▶ Directions
Your output must match the records exactly, line for line.
+++ Available records +++
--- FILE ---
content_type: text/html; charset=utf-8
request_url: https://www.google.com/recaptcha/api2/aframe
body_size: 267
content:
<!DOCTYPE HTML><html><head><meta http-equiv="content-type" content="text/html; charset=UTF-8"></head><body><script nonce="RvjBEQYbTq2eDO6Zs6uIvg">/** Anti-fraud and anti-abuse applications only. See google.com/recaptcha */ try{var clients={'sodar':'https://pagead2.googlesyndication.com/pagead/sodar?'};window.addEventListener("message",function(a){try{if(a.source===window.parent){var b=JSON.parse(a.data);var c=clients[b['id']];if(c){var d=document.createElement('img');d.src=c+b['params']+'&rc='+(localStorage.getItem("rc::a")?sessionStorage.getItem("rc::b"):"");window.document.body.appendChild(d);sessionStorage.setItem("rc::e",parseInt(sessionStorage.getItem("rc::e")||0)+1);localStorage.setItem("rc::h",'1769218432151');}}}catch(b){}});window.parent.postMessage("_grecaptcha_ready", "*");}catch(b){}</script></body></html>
+++
▶ Answer area
--- FILE ---
content_type: text/html; charset=utf-8
request_url: https://www.google.com/recaptcha/api2/aframe
body_size: 267
content:
<!DOCTYPE HTML><html><head><meta http-equiv="content-type" content="text/html; charset=UTF-8"></head><body><script nonce="RvjBEQYbTq2eDO6Zs6uIvg">/** Anti-fraud and anti-abuse applications only. See google.com/recaptcha */ try{var clients={'sodar':'https://pagead2.googlesyndication.com/pagead/sodar?'};window.addEventListener("message",function(a){try{if(a.source===window.parent){var b=JSON.parse(a.data);var c=clients[b['id']];if(c){var d=document.createElement('img');d.src=c+b['params']+'&rc='+(localStorage.getItem("rc::a")?sessionStorage.getItem("rc::b"):"");window.document.body.appendChild(d);sessionStorage.setItem("rc::e",parseInt(sessionStorage.getItem("rc::e")||0)+1);localStorage.setItem("rc::h",'1769218432151');}}}catch(b){}});window.parent.postMessage("_grecaptcha_ready", "*");}catch(b){}</script></body></html>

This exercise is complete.